● Written instruction:
Every record here should be printed again exactly.

Dataset excerpt:
◇ ◇ ◇ ◇ ◇

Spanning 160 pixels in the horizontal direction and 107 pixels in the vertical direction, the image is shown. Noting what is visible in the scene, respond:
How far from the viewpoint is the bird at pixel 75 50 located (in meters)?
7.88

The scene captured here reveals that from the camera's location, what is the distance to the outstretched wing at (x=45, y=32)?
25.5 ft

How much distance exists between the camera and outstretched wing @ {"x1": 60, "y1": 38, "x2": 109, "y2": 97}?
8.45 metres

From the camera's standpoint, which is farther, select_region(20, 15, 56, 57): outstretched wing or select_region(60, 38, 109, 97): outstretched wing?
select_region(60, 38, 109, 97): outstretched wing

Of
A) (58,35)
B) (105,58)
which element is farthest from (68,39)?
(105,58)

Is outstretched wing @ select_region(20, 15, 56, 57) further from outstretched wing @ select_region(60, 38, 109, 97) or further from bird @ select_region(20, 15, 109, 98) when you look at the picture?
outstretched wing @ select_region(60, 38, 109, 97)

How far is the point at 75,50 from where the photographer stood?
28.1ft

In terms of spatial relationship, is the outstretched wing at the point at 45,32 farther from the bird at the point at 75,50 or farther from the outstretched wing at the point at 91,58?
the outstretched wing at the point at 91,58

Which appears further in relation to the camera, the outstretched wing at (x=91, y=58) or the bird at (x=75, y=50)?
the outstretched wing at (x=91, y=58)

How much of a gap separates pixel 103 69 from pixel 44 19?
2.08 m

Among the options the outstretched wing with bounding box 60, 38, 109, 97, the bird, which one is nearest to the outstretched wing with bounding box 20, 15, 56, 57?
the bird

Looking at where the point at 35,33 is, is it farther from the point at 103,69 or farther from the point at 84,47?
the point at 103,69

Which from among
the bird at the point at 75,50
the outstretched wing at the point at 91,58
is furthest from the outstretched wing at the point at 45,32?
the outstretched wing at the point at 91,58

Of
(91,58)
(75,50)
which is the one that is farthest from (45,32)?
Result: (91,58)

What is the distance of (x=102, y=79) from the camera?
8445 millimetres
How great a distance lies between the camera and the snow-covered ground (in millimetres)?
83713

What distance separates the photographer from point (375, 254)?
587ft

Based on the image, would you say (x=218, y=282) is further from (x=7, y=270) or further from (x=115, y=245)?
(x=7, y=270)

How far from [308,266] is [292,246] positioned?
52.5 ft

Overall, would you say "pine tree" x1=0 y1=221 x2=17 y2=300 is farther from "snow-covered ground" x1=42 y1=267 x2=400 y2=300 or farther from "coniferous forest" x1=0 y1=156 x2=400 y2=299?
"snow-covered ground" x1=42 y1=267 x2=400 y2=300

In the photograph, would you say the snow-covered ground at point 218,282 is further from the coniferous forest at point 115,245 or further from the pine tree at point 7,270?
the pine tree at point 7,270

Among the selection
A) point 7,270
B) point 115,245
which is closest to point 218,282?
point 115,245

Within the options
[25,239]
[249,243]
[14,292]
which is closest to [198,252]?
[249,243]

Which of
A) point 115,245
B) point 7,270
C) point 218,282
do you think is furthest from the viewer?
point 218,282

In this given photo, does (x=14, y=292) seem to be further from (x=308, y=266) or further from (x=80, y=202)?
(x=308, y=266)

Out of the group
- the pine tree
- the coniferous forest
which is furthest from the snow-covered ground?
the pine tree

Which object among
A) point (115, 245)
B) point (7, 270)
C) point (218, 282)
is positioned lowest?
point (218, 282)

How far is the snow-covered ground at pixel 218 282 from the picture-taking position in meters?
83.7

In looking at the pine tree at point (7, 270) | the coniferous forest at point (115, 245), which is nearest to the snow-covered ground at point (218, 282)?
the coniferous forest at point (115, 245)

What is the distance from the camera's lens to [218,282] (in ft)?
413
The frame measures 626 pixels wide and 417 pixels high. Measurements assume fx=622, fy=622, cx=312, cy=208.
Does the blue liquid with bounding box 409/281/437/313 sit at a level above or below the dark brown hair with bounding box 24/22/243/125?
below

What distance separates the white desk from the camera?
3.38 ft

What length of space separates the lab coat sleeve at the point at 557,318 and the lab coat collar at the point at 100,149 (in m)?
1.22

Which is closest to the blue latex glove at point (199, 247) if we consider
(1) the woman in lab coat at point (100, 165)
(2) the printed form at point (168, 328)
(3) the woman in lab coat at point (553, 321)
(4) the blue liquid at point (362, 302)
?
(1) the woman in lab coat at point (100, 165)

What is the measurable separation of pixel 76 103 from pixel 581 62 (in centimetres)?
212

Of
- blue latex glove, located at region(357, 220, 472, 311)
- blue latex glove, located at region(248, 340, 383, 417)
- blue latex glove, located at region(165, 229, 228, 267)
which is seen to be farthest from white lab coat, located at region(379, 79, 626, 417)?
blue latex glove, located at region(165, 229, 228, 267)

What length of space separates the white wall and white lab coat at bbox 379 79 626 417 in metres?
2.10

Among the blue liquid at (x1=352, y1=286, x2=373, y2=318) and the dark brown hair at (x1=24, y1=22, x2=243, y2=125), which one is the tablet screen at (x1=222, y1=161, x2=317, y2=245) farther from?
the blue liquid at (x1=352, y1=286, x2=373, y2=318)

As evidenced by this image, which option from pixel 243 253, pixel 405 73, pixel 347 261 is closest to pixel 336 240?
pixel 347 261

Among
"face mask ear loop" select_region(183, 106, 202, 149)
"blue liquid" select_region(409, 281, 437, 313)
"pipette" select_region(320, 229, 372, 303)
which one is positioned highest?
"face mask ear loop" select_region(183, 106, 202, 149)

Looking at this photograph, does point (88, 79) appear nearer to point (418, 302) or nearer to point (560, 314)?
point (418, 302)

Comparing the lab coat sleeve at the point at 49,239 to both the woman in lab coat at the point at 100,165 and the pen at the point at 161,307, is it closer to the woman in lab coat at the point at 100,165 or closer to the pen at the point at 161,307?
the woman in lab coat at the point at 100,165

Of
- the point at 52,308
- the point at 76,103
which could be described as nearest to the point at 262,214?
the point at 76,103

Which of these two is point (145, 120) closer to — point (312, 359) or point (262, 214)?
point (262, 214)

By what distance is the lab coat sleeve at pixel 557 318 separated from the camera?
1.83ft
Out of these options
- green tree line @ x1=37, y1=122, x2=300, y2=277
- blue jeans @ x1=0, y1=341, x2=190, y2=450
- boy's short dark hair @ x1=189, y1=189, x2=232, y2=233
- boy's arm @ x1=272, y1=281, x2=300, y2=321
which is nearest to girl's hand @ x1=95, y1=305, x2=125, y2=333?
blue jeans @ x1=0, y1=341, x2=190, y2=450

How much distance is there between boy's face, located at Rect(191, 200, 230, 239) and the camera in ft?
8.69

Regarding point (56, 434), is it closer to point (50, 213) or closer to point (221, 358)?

◇ ◇ ◇ ◇ ◇

● Finished task:
Spanning 160 pixels in the horizontal direction and 107 pixels in the vertical direction, the image is shown. Noting what is visible in the scene, respond:
How far from the viewpoint is the bird at pixel 75 50 located (in meters)?
7.88

The scene captured here reveals that from the camera's location, what is the distance to the outstretched wing at (x=45, y=32)?
25.5 ft

How much distance exists between the camera and outstretched wing @ {"x1": 60, "y1": 38, "x2": 109, "y2": 97}?
8.45 metres

From the camera's standpoint, which is farther, select_region(20, 15, 56, 57): outstretched wing or select_region(60, 38, 109, 97): outstretched wing?
select_region(60, 38, 109, 97): outstretched wing

Of
A) (58,35)
B) (105,58)
which element is farthest from (68,39)?
(105,58)

Is outstretched wing @ select_region(20, 15, 56, 57) further from outstretched wing @ select_region(60, 38, 109, 97) or further from bird @ select_region(20, 15, 109, 98) when you look at the picture?
outstretched wing @ select_region(60, 38, 109, 97)

How far is the point at 75,50 from where the photographer stood?
28.1ft

In terms of spatial relationship, is the outstretched wing at the point at 45,32 farther from the bird at the point at 75,50 or farther from the outstretched wing at the point at 91,58?
the outstretched wing at the point at 91,58

Which appears further in relation to the camera, the outstretched wing at (x=91, y=58) or the bird at (x=75, y=50)?
the outstretched wing at (x=91, y=58)

How much of a gap separates pixel 103 69 from pixel 44 19?
2.08 m

Among the options the outstretched wing with bounding box 60, 38, 109, 97, the bird, which one is nearest to the outstretched wing with bounding box 20, 15, 56, 57?
the bird

Looking at where the point at 35,33 is, is it farther from the point at 103,69 or farther from the point at 84,47?
the point at 103,69

Which from among
the bird at the point at 75,50
the outstretched wing at the point at 91,58
is furthest from the outstretched wing at the point at 45,32?
the outstretched wing at the point at 91,58

Of
(91,58)
(75,50)
which is the one that is farthest from (45,32)?
Result: (91,58)

What is the distance of (x=102, y=79) from the camera?
8445 millimetres
How great a distance lies between the camera and the snow-covered ground (in millimetres)?
83713

What distance separates the photographer from point (375, 254)?
587ft

Based on the image, would you say (x=218, y=282) is further from (x=7, y=270) or further from (x=115, y=245)?
(x=7, y=270)

How far from [308,266] is [292,246] positioned?
52.5 ft

Overall, would you say "pine tree" x1=0 y1=221 x2=17 y2=300 is farther from "snow-covered ground" x1=42 y1=267 x2=400 y2=300 or farther from "coniferous forest" x1=0 y1=156 x2=400 y2=299?
"snow-covered ground" x1=42 y1=267 x2=400 y2=300

In the photograph, would you say the snow-covered ground at point 218,282 is further from the coniferous forest at point 115,245 or further from the pine tree at point 7,270?
the pine tree at point 7,270

Among the selection
A) point 7,270
B) point 115,245
which is closest to point 218,282?
point 115,245

Within the options
[25,239]
[249,243]
[14,292]
which is closest to [198,252]?
[249,243]

Which of
A) point 115,245
B) point 7,270
C) point 218,282
do you think is furthest from the viewer?
point 218,282

In this given photo, does (x=14, y=292) seem to be further from (x=308, y=266) or further from (x=80, y=202)?
(x=308, y=266)

Out of the group
- the pine tree
- the coniferous forest
which is furthest from the snow-covered ground?
the pine tree

Which object among
A) point (115, 245)
B) point (7, 270)
C) point (218, 282)
is positioned lowest?
point (218, 282)

How far is the snow-covered ground at pixel 218 282 from the picture-taking position in meters?
83.7

In looking at the pine tree at point (7, 270) | the coniferous forest at point (115, 245), which is nearest to the snow-covered ground at point (218, 282)?
the coniferous forest at point (115, 245)

What is the distance from the camera's lens to [218,282] (in ft)?
413
The frame measures 626 pixels wide and 417 pixels high. Measurements assume fx=622, fy=622, cx=312, cy=208.
Does the blue liquid with bounding box 409/281/437/313 sit at a level above or below the dark brown hair with bounding box 24/22/243/125?
below

What distance separates the white desk from the camera?
3.38 ft

What length of space separates the lab coat sleeve at the point at 557,318 and the lab coat collar at the point at 100,149 (in m)?
1.22

Which is closest to the blue latex glove at point (199, 247) if we consider
(1) the woman in lab coat at point (100, 165)
(2) the printed form at point (168, 328)
(3) the woman in lab coat at point (553, 321)
(4) the blue liquid at point (362, 302)
?
(1) the woman in lab coat at point (100, 165)

What is the measurable separation of pixel 76 103 from pixel 581 62 (in centimetres)?
212

Of
- blue latex glove, located at region(357, 220, 472, 311)
- blue latex glove, located at region(248, 340, 383, 417)
- blue latex glove, located at region(165, 229, 228, 267)
which is seen to be farthest from white lab coat, located at region(379, 79, 626, 417)?
blue latex glove, located at region(165, 229, 228, 267)

What length of space separates the white wall and white lab coat at bbox 379 79 626 417 in metres?
2.10

Among the blue liquid at (x1=352, y1=286, x2=373, y2=318) and the dark brown hair at (x1=24, y1=22, x2=243, y2=125), which one is the tablet screen at (x1=222, y1=161, x2=317, y2=245) farther from?
the blue liquid at (x1=352, y1=286, x2=373, y2=318)

As evidenced by this image, which option from pixel 243 253, pixel 405 73, pixel 347 261 is closest to pixel 336 240?
pixel 347 261

Among
"face mask ear loop" select_region(183, 106, 202, 149)
"blue liquid" select_region(409, 281, 437, 313)
"pipette" select_region(320, 229, 372, 303)
which one is positioned highest?
"face mask ear loop" select_region(183, 106, 202, 149)

Looking at this photograph, does point (88, 79) appear nearer to point (418, 302) or nearer to point (560, 314)?
point (418, 302)

Comparing the lab coat sleeve at the point at 49,239 to both the woman in lab coat at the point at 100,165 and the pen at the point at 161,307, is it closer to the woman in lab coat at the point at 100,165 or closer to the pen at the point at 161,307?
the woman in lab coat at the point at 100,165

Of
- the point at 52,308
- the point at 76,103
which could be described as nearest to the point at 262,214?
the point at 76,103

Which of these two is point (145, 120) closer to — point (312, 359) or point (262, 214)?
point (262, 214)

By what distance is the lab coat sleeve at pixel 557 318 separated from the camera?
1.83ft
Out of these options
- green tree line @ x1=37, y1=122, x2=300, y2=277
- blue jeans @ x1=0, y1=341, x2=190, y2=450
- boy's short dark hair @ x1=189, y1=189, x2=232, y2=233
- boy's arm @ x1=272, y1=281, x2=300, y2=321
which is nearest to girl's hand @ x1=95, y1=305, x2=125, y2=333?
blue jeans @ x1=0, y1=341, x2=190, y2=450

How much distance is there between boy's face, located at Rect(191, 200, 230, 239) and the camera in ft?
8.69

Regarding point (56, 434), is it closer to point (50, 213) or closer to point (221, 358)?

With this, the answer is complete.